0

I'm writing a Python3 program that appears below. I want to capture all the href attributes so that any data appearing between the double quotes is captured. e.g., < a href="...">< /a>

The below code works well for this task, but after looking at data from multiple sites, it'd be nice to only capture data in the regex if a "." is part of the captured group.

So for instance if the data that's returned is: http://money.cnn.com, /health, /asia

I'd only want to see: http://money.cnn.com

I've tried various flavors of regex-assertions but the thing is I want to include the period as well as use it as a filter.

I also realize I could use a succeeding list filter or list comprehension filter to achieve this, but I was hoping to do it using regex.

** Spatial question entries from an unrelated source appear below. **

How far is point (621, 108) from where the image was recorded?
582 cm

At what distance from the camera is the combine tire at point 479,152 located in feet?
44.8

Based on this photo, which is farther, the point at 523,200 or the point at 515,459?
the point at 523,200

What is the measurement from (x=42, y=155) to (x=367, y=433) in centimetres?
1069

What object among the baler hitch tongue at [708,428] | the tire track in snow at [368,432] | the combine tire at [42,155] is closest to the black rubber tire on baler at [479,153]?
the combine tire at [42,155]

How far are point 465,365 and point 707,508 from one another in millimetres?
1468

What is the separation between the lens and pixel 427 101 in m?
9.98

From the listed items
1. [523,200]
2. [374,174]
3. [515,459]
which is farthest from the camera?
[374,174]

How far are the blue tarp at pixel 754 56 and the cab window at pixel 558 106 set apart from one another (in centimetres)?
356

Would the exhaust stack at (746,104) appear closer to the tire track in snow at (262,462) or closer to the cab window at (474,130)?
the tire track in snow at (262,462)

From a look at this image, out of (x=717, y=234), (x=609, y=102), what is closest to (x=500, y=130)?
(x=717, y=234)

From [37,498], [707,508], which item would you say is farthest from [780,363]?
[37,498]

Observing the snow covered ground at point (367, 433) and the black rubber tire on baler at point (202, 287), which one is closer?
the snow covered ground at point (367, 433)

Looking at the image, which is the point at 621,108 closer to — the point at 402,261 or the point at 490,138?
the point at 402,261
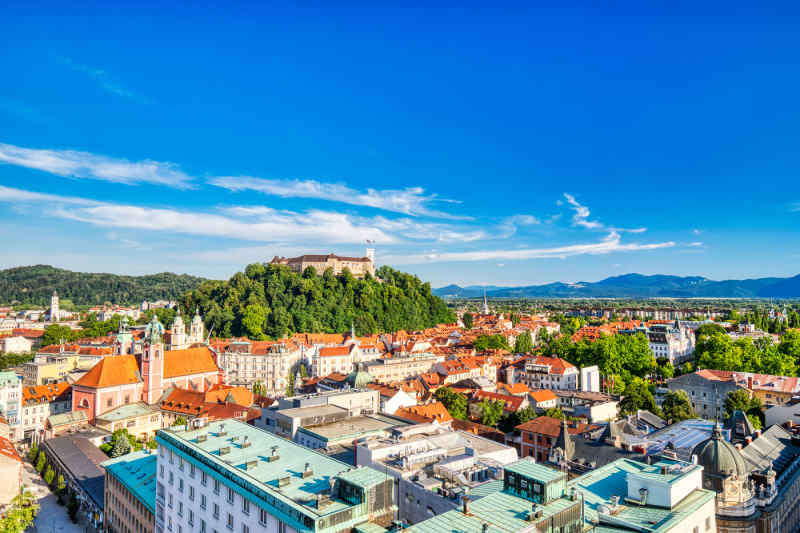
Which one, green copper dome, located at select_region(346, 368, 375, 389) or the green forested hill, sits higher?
the green forested hill

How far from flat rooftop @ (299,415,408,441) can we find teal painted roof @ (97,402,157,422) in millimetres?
30188

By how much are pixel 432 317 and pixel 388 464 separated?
108 meters

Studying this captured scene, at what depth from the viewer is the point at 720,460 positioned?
24.7 metres

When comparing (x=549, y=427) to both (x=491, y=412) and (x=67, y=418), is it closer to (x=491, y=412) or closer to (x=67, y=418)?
(x=491, y=412)

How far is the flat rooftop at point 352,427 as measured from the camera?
112 ft

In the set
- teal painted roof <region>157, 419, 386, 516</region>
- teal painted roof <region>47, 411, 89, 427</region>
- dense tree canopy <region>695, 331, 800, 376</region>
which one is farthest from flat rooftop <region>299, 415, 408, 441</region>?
dense tree canopy <region>695, 331, 800, 376</region>

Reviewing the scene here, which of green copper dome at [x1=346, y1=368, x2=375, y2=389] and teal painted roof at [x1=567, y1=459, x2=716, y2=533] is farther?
green copper dome at [x1=346, y1=368, x2=375, y2=389]

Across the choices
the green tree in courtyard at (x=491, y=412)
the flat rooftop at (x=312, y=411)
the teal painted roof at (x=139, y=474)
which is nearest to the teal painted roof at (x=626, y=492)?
the flat rooftop at (x=312, y=411)

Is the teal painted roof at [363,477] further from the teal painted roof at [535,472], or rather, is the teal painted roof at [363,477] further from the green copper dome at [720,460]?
the green copper dome at [720,460]

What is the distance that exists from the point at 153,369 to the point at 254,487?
1812 inches

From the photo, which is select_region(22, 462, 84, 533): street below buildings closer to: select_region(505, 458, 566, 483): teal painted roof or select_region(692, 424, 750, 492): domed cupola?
select_region(505, 458, 566, 483): teal painted roof

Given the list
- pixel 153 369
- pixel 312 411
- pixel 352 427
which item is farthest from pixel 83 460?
pixel 352 427

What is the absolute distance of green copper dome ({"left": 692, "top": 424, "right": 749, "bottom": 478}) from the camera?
24.6 m

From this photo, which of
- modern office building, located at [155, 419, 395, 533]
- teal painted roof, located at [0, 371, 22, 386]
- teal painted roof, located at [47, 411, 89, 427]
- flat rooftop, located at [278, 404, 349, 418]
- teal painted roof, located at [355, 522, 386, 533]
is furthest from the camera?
teal painted roof, located at [0, 371, 22, 386]
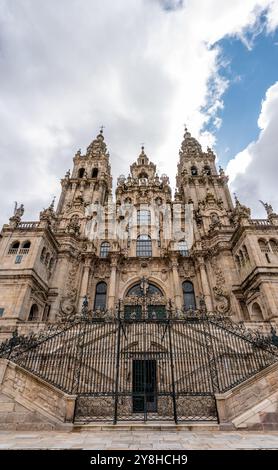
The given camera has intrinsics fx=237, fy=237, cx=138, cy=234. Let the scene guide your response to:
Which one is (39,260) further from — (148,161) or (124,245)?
(148,161)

This regex appears to work:

href=["\'](?=[^\.]*[\.])(.*?)["\']

but not in the Python code below. (Also see here: https://ibb.co/hQwjPm)

import codecs
import re
response = urllib.request.urlopen('http://www.cnn.com').read()   
hrefs = re.findall(r'href=["\'](.*?)["\']', codecs.decode(response)) 
Charles Saag
  • 611
  • 5
  • 20
  • 1
    1. Use an HTML parser, not regex, for parsing HTML. 2. Once you have them, either way, what stops you from checking `'.' in href`? – jonrsharpe Dec 16 '17 at 20:26
  • jon, i was hoping to use regex to do this – Charles Saag Dec 16 '17 at 20:27
  • 1
    For reference: https://stackoverflow.com/questions/1732348/regex-match-open-tags-except-xhtml-self-contained-tags/1732454#1732454 Your specific question is a bit narrower than parsing all of HTML though, so you probably can make a regex work if you really want to (though an HTML parser might be easier). I'd think `r'href=["\']([^"\']*\.[^"\']*)["\']'` would work (you don't need a lookahead). – Blckknght Dec 16 '17 at 23:54
  • Blckknght, thanks much! Very clever! – Charles Saag Dec 17 '17 at 00:38

0 Answers0